Mewmaw advocated again for revamping the salary structure of not just teaching staff but para-educators who assist with special needs education as well as aides in classrooms throughout the district at every grade level.

Brown said her goal is to make sure all students get what they need.

She said in terms of ensuring equity, some students need more assistance and the issue is on Superintendent Cheser’s radar.

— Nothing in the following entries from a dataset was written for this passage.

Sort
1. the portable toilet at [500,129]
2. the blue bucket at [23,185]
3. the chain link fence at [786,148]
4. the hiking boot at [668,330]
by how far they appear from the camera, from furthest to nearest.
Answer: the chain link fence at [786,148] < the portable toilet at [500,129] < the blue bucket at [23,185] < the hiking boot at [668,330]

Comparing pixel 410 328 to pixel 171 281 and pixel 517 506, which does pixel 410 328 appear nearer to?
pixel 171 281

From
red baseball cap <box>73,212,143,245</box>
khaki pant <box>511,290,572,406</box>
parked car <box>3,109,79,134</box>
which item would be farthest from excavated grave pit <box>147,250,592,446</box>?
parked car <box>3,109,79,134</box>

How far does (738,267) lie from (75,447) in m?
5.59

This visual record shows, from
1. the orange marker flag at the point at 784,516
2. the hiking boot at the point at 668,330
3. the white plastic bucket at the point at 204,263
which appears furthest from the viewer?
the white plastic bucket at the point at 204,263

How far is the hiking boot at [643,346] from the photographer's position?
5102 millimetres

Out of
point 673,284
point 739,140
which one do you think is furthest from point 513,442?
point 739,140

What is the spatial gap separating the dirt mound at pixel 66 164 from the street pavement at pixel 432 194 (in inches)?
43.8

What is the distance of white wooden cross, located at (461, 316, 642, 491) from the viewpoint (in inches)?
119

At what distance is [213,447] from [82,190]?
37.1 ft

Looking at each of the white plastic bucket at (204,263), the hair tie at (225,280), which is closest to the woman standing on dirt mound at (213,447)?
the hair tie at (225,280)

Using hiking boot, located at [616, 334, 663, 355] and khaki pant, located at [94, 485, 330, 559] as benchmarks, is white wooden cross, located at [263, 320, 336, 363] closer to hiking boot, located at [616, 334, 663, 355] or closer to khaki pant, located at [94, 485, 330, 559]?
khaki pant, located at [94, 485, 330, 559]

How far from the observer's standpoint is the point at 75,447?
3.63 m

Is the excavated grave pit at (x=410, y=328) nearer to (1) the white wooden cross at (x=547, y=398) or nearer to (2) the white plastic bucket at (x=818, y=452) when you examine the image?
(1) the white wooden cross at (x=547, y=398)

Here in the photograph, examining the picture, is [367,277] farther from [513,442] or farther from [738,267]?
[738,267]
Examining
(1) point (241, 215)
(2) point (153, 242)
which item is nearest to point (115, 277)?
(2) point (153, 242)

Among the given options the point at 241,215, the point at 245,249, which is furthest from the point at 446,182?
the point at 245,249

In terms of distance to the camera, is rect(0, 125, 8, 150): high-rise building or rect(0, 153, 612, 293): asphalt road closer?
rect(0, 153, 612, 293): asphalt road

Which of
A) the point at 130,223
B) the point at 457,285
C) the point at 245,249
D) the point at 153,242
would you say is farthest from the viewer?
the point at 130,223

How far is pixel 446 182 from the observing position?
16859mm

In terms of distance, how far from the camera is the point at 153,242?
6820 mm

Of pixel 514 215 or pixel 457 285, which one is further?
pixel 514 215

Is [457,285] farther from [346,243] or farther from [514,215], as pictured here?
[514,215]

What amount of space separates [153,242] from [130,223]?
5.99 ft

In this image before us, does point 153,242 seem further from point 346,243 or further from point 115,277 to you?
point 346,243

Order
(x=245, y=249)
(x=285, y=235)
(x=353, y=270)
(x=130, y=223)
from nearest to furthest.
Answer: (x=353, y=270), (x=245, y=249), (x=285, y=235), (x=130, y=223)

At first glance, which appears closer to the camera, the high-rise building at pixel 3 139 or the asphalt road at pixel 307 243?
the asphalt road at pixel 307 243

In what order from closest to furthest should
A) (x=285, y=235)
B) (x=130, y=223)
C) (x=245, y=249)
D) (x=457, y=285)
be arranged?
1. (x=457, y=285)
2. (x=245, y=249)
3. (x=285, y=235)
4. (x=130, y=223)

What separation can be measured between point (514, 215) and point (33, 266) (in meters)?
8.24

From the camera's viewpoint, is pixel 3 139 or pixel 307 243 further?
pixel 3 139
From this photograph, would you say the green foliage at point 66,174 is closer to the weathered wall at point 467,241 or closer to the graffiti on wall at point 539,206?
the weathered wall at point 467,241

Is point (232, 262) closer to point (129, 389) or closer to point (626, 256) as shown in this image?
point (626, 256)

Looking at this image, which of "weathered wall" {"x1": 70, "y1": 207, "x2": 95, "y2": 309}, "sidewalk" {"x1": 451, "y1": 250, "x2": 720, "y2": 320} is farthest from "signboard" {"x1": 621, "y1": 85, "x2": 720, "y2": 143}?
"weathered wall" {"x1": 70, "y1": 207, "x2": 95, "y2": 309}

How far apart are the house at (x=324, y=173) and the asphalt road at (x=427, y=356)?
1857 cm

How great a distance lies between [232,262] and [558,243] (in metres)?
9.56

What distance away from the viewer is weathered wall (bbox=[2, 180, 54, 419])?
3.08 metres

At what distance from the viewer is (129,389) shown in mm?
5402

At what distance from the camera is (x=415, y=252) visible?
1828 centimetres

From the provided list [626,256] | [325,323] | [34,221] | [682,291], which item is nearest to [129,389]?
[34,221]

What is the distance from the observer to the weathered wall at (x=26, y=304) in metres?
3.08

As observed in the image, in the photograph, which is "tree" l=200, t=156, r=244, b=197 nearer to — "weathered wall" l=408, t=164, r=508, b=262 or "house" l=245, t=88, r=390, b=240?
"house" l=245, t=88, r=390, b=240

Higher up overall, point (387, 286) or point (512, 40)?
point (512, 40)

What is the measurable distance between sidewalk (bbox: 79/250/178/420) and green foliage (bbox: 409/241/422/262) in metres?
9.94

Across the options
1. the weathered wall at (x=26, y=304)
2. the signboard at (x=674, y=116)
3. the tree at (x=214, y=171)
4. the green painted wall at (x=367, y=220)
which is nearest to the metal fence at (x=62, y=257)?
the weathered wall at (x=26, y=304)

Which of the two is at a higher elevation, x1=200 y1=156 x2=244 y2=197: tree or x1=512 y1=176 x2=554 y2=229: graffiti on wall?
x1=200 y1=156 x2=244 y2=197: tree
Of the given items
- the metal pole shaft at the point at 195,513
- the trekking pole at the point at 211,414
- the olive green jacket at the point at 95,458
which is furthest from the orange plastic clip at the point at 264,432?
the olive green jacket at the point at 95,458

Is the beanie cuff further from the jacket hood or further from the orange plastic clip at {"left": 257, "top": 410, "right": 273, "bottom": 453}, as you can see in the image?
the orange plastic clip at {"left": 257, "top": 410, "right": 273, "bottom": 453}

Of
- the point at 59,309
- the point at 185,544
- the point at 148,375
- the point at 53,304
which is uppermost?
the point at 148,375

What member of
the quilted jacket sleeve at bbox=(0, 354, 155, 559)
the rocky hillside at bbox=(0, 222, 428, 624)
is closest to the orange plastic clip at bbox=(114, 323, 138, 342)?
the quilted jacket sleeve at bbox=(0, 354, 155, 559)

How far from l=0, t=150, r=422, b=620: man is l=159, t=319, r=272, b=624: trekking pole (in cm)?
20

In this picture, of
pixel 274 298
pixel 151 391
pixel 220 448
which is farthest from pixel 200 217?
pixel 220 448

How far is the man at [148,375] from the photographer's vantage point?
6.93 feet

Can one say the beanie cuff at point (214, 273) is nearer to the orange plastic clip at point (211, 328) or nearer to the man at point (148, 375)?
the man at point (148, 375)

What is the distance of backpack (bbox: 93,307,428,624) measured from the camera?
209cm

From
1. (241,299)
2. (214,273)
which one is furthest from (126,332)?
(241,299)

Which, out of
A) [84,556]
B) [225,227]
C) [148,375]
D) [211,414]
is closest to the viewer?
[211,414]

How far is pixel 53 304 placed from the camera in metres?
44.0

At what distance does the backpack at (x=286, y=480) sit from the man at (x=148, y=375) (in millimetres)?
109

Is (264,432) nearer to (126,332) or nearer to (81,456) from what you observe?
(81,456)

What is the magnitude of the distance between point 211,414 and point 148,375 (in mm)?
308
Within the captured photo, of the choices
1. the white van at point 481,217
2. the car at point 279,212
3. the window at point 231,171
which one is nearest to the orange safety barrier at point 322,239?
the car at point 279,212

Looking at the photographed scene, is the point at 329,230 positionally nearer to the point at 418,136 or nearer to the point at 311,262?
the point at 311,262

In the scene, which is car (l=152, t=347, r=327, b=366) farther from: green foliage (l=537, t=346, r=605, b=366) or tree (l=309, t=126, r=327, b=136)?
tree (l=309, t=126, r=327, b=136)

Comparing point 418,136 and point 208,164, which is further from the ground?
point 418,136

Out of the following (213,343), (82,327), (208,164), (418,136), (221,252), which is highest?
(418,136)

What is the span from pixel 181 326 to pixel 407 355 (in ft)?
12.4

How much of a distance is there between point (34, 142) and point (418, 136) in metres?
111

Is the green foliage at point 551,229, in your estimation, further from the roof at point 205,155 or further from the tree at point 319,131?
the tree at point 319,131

Brown acknowledged that pay and affordable housing are “big problems that need to be addressed” and said there is a lot of room for improvement.

Petersen said as the son of a special educator, the idea of kids with special education needs requiring extra attention is of high importance to him. He said board fiduciary responsibility is there and it is up to the board to figure out how to allocate money to special education needs within a “very tight budget.”

He said that despite funding issues out of direct control because of state Legislature decisions, “we don’t have the money” is not an acceptable reason not to appropriately fund special education needs.

Parmenter expressed similar thoughts and suggested that with Cheser’s restructuring plans, the district could do “something without more” funding, but also that the district needs an equity check to ensure resources are in the right places.

Every candidate in attendance said they would serve as a voice to the state Legislature to stress how important proper school funding is to the district.